Ему просто нужно было ненадолго отвлечься, влиться в свою естественную среду, в которой на заднем фоне его коллеги обсуждают успеваемость или неуспеваемость своих учеников, а Чонвон-сонбэ продолжает увлеченно рассказывать о совершенно неважных вещах.
Он вошел в учительскую практически на автомате, будучи затерянным где-то в своих мыслях, но, уже оказавшись за своим столом, он понял, что справа нет того привычного присутствия самого болтливого человека на свете, а перед ним, на его рабочем столе снова лежит конверт.

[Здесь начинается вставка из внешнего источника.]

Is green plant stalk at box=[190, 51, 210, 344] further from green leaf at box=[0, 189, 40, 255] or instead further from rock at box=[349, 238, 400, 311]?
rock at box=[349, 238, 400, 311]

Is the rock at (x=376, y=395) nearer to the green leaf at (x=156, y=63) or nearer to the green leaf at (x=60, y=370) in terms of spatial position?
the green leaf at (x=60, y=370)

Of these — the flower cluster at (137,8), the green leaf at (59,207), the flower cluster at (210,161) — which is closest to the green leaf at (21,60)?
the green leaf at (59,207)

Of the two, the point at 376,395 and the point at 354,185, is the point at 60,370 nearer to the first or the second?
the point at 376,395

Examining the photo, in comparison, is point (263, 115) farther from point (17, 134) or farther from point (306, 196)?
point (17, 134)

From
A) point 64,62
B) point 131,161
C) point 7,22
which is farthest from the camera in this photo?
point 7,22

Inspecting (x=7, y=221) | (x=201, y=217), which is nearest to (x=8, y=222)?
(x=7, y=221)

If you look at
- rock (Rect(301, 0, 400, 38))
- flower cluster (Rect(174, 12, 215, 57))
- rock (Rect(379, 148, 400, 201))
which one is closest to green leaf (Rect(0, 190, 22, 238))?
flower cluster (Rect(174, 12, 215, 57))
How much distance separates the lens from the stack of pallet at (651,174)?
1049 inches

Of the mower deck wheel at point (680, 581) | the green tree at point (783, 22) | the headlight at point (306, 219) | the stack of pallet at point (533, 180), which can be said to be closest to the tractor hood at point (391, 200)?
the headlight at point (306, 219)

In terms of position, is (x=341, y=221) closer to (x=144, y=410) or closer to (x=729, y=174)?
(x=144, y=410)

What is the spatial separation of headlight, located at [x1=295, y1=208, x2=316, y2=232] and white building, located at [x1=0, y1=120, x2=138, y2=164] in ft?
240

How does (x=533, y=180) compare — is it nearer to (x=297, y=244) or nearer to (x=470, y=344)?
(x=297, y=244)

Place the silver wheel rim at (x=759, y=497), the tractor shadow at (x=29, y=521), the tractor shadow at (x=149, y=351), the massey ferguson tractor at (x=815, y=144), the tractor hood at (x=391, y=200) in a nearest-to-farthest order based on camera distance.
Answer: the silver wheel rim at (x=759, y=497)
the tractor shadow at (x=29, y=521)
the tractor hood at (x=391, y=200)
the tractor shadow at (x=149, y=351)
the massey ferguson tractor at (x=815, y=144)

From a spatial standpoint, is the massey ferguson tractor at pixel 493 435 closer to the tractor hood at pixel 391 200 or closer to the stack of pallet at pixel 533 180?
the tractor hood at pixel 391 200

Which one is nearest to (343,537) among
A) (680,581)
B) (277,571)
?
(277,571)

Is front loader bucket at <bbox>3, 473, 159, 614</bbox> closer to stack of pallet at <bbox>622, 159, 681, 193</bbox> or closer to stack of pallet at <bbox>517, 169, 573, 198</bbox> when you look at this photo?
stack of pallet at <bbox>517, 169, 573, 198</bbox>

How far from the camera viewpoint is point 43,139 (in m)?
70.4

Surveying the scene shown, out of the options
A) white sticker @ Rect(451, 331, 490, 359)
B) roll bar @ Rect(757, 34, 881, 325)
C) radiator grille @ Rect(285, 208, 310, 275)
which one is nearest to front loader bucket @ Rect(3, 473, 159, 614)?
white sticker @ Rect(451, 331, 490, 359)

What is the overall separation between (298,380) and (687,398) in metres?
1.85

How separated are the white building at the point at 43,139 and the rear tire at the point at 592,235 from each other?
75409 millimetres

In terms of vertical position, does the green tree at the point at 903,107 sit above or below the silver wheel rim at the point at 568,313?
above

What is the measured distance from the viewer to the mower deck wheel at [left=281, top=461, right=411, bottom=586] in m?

Конверт… обернутый зеленой лентой, которая была изящно завязана в бант, чьи края ниспадали кудряшками на белую поверхность приятной бархатной бумаги. Выглядело до боли потрясающе.
И все же…
Он не стал церемониться.
В два движения, за которые он развязал бант и открыл края конверта, Усок заполучил в свои руки послание, которое было настолько лаконичным, насколько это вообще возможно:
«Буду ждать на центральной площади.
С любовью,
Вэй»
Он уже в который раз за последнее время глубоко вздохнул и отложил записку в максимально отстраненной манере. Ему казалось, что он целиком и полностью контролировал ситуацию, что он нисколько не напуган, да он и не мог позволить себе испугаться сейчас.
Только не на работе.
Но, тем не менее, когда он поднял взгляд, который до этого был словно приклеен к неровной и заросшей бумагами поверхности его стола, то комната перед ним помутнела, а сам Усок чуть резче, чем ему хотелось бы, схватился за ручки своего кресла. И ему очень повезло, что его бравая офисная лошадка не подвела его, и не издала никаких лишних звуков, которые могли бы обратить на него ненужное внимание.
Вновь обретя ясность мыслей и аккуратно оглядевшись, он почувствовал себя словно в какой-то компьютерной игре, где ему нужно было прятаться от врагов, находившихся буквально повсюду. Один неверный шаг, малейший сбой в отлаженном маршруте, и миссию придется проходить заново.